The output will be saved in the results directory and includes the embedding visualizations and clustering analysis results. The general structure of the output directory is:

results
├── <dataset name>
│   ├── <resolution>
|   |   ├── <embedding method>
|   |   |   ├── celltype_plots
|   |   |   ├── clustering
|   |   |   ├── other_feats
|   |   |   └── anndata_obj.h5ad
|   |   └── ...
|   └── <metric>_compare
└── ...

If you provided any ground-truth celltype or cluster IDs, then scloop will generate useful performance comparisons. By default, we compare performance based on clustering accuracy and store the results in the accuracy_compare directory. You can visually compare results by looking at the pca, tsne, and umap plots in the celltype_plots directory:

UMAP visualizations of the embedding produced by all tested methods on the example oocyte_zygote_mm10 mouse oocyte/zygote dataset.

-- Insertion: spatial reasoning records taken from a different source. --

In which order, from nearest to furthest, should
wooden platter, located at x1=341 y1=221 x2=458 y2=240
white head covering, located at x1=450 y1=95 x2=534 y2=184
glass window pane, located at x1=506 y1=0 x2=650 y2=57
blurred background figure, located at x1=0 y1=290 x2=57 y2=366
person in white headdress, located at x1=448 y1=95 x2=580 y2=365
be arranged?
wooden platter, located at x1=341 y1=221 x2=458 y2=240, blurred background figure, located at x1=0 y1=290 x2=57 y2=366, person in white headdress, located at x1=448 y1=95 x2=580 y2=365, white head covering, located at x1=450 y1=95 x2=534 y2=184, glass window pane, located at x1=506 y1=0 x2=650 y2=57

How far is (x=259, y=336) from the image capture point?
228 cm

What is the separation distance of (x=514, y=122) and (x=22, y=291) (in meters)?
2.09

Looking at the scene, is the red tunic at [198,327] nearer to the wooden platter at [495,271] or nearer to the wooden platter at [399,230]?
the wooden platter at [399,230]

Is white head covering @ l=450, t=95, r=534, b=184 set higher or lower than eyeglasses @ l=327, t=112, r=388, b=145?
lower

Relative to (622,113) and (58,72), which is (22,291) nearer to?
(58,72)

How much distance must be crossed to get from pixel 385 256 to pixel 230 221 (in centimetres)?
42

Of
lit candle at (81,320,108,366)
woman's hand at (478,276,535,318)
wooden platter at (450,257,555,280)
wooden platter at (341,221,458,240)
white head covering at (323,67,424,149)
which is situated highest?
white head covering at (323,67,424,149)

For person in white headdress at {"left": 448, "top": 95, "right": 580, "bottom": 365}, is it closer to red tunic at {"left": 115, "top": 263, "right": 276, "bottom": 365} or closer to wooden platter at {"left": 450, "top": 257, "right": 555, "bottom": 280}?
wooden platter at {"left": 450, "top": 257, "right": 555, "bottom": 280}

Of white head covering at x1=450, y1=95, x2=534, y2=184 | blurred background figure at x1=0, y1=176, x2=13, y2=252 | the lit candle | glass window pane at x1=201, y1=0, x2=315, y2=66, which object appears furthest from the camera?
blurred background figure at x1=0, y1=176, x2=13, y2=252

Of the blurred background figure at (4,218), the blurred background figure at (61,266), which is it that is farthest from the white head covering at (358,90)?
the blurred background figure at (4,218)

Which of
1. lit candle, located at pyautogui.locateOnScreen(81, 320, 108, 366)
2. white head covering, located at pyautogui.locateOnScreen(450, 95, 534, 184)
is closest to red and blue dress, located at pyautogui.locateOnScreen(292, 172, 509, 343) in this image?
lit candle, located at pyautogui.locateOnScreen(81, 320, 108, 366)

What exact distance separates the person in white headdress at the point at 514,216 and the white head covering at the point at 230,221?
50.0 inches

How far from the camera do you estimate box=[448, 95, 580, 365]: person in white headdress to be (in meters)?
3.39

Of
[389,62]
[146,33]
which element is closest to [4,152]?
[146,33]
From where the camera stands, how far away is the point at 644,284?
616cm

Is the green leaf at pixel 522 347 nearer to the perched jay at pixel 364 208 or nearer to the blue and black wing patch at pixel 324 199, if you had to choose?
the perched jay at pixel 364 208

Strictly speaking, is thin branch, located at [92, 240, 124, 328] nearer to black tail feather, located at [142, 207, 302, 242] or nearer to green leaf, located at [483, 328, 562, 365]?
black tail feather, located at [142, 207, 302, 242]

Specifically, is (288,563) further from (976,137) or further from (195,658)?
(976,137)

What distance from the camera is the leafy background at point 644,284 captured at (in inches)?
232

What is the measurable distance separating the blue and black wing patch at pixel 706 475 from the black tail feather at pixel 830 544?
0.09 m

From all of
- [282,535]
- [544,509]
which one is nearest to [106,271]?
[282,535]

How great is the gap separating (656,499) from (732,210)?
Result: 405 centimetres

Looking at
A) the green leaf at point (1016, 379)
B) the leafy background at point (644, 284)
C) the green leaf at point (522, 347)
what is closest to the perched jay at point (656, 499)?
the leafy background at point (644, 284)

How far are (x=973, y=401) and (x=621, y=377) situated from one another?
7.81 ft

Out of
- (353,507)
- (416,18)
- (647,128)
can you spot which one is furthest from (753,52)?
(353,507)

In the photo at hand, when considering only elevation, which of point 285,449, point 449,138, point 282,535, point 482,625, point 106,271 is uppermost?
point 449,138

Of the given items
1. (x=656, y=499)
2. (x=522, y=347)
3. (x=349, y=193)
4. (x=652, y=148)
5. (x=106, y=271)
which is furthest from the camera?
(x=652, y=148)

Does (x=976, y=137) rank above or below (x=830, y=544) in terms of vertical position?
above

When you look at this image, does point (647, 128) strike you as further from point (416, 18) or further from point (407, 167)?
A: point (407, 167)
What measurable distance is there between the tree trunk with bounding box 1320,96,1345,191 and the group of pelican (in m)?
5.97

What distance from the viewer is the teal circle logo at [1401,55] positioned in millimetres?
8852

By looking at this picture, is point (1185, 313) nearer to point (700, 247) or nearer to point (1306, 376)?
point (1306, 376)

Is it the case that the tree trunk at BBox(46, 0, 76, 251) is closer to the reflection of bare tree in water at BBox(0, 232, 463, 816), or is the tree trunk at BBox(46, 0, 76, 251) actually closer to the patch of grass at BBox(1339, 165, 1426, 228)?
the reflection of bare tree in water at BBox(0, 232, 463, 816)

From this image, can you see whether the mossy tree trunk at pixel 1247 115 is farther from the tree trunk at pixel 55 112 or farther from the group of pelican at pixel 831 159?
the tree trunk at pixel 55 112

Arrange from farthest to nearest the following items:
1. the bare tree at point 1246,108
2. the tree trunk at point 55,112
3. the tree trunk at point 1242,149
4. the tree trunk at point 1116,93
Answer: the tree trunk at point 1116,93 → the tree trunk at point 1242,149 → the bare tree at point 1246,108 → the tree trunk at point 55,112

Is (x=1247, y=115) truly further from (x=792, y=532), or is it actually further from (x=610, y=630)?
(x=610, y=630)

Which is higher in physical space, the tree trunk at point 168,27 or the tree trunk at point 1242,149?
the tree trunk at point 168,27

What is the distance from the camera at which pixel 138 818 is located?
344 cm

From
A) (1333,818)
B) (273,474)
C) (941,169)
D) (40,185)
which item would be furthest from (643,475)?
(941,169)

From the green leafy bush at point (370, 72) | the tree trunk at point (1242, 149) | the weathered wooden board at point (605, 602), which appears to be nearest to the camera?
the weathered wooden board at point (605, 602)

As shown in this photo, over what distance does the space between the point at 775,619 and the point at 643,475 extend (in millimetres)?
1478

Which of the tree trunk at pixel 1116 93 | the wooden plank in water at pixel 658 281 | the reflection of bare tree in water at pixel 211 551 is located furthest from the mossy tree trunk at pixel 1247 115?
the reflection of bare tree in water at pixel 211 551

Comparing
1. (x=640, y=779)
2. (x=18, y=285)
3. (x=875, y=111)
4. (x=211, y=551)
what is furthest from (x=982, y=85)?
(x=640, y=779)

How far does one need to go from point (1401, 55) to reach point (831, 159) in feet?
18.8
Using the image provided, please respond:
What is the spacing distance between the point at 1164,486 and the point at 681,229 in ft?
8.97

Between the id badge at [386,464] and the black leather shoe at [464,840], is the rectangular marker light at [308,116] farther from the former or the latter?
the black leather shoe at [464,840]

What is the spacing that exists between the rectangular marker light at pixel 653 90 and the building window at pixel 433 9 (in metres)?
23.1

scloop will also run hypothesis testing to determine if the performance of a given method is significantly better than the baseline. You can see the compare_to_all_effect_size figure to see the effect size of each method compared to all others:

Effect size of the embedding produced by all tested methods on the example oocyte_zygote_mm10 mouse oocyte/zygote dataset.

From this, we can see that scHiCluster is clearly the top performing method, but that several other baselines can perform similarly with similar preprocessing.

Alternatively, if you are analyzing a new, unknown dataset, you can check the results from individual clustering algorithms such as umap_agglomerative and umap_louvain to see if the clustering is reasonable.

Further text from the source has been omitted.